Penerapan sosialisasi dan edukasi rutin merupakan sebuah upaya untuk menimbulkan kesadaran di tengah masyarakat akan pentingnya melakukan pemeriksaan HIV/AIDS. Pasalnya, masih banyak warga yang tidak menyadari dirinya telah tertular sehingga rantai penularan pun semakin sulit dihentikan dan jumlah kelahiran bayi dengan HIV/AIDS terus terjadi.

Ada dua faktor terbesar penyebab minimnya pemeriksaan HIV/AIDS, di antaranya rasa gengsi dan malu untuk melakukan tes serta minimnya edukasi seks yang jadi akar penularan. Hal tersebut merupakan salah satu contoh gambaran bagaimana stigma buruk terhadap ODHA masih melekat. Padahal saat ini, pemeriksaan rutin HIV/AIDS sudah dapat dilakukan di sejumlah Puskesmas di Kota Bandung tanpa dipungut biaya.

Meski demikian, Patri mengungkapkan bahwa hak-hak hidup ODHA di Kota Bandung secara perlahan mulai terpenuhi dari tahun ke tahun. Sebelumnya, banyak ODHA yang sulit mengakses pelayanan publik karena menganggap mereka sebagai individu yang berbahaya.

“Kalau tahun 2000-an awal, masih banyak rumah sakit, tenaga kesehatan yang menolak pasien-pasien HIV. Sekarang, sudah banyak yang terima dan kita bisa cek rutin di Puskesmas. Itu gratis,” ungkapnya.

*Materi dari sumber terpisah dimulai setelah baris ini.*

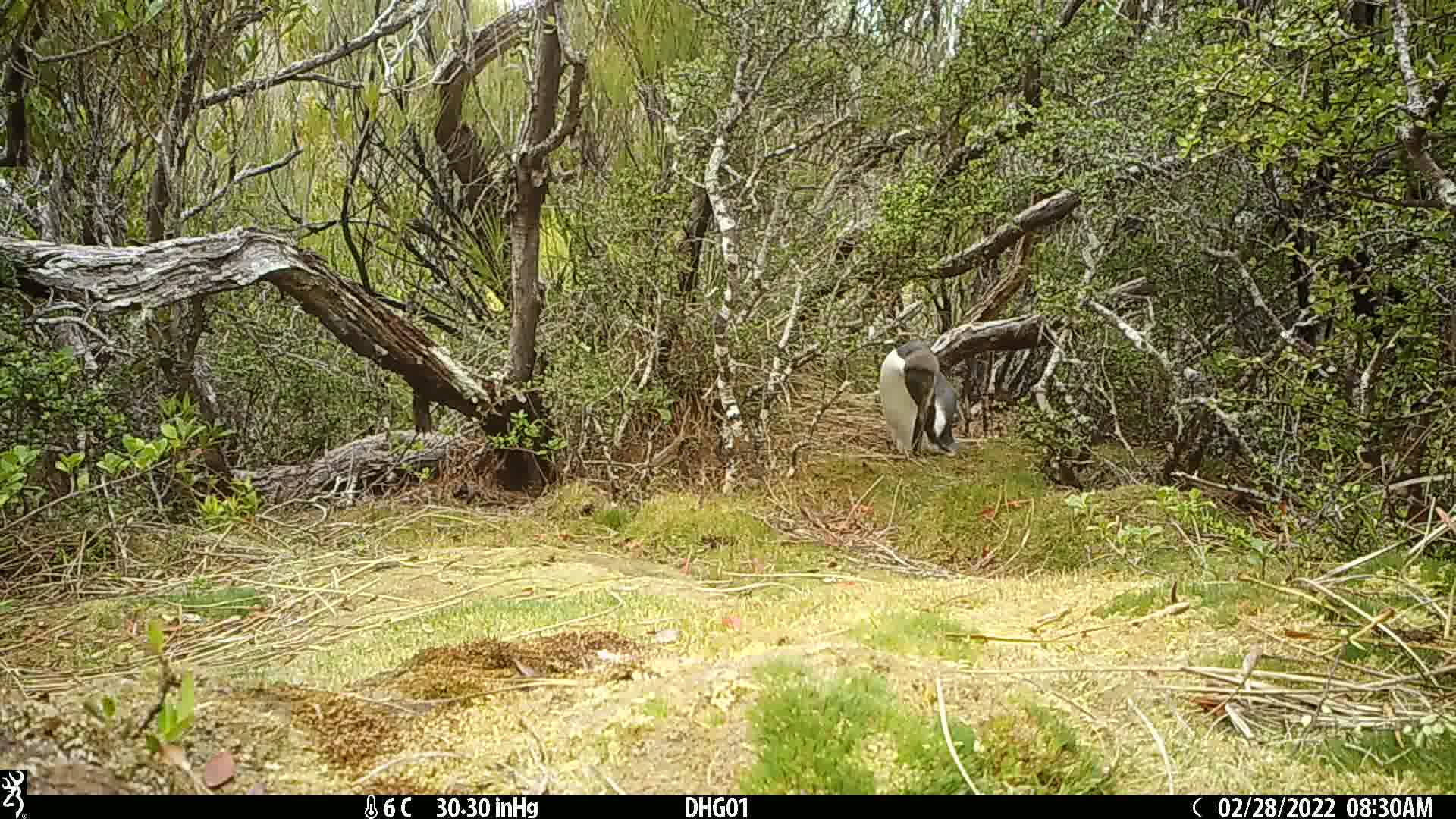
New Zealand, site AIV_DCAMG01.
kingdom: Animalia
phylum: Chordata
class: Aves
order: Sphenisciformes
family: Spheniscidae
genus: Megadyptes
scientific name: Megadyptes antipodes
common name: yellow-eyed penguin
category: yellow eyed penguin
Yellow eyed penguin (yellow-eyed penguin) (Megadyptes antipodes).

Dwi Surya, pegiat pendampingan ODHA dari LSM Female Plus yang ikut deklarasi berharap deklarasi ini bisa menyampaikan informasi tentang penyakit HIV/AIDS, terutama agar diskriminasi tidak terus terjadi.

Ia menggarisbawahi pentingnya pelibatan swasta/bisnis terutama pemilik hotel yang disinyalir masih ada yang menolak kegiatan yang diikuti oleh ODHA.

"Dari semua pihak yang ikut deklarasi ini, menyampaikan informasi terkait HIV/AIDS ke masyarakat. Agar stigma juga hilang, dan diskriminasi kepada ODHA juga tidak terjadi lagi," harapnya.

"Untuk mengadakan kegiatan, ada beberapa tempat yang tidak menerima karena tahu acaranya (untuk ODHA). Makanya kita juga terus gunakan satu tempat, misal di sini, karena pegawainya juga sudah paham dengan kita," imbuhnya.

Baca Juga: Kebijakan Tes HIV bagi Calon Pengantin di Bandung harus Adil
Orang dengan HIV/AIDS dan Transpuan Punya Hak Sama dalam Mengakses Vaksinasi Covid-19
Data Jumlah Kasus HIV AIDS Kota Bandung 2003-2020, Anjlok di Tahun Pandemi Covid-19

Pelaku Seks Bebas Belum Tersentuh

Meski demikian, deklarasi pentahelix dinilai bukan jaminan bahwa kasus HIV/AIDS di Kota Bandung bisa tuntas pada 2030. Apalagi, kata Patri Handoyo, sederet elemen yang digaet berkolaborasi oleh Pemkot Bandung masih kurang. Mayoritas LSM yang dirangkul masing-masing telah memiliki kegiatan rutin di antara komunitas mereka. Seperti Srikandi Pasundan, Perkumpulan Puzzle, dan lain-lain.

Namun kolaborasi tidak melibatkan pelaku seks bebas yang sulit mencari komunitasnya. Tetapi sektor ini dinilai paling penting di dalam upaya memutus penularan HIV/AIDS. Data menunjukkan banyaknya ibu rumah tangga dan bayi yang tertular HIV diduga kuat karena tertular dari suami berisiko tinggi HIV, misalnya menjadi pelaku seks bebas. 

“Sebenarnya strategi itu kurang tepat karena jumlahnya hanya segelintir dan bersifat ekslusif.  Sementara pelanggan seks itu gak ada yang nampung, LSM-nya juga sulit. Jadi mau gak mau pilihannya harus melalui media massa,” ujar Patri.

Media massa dinilai punya potensi yang besar dalam menyosialisasikan dan memberikan pemahaman tentang HIV/AIDS di tengah masyarakat umum. Melalui informasi media massa, maka pemahamannya diproyeksikan bisa lebih cepat menyebar kepada khalayak tanpa mengkhawatirkan hak privasi masing-masing mengingat stigma buruk yang masih tinggi.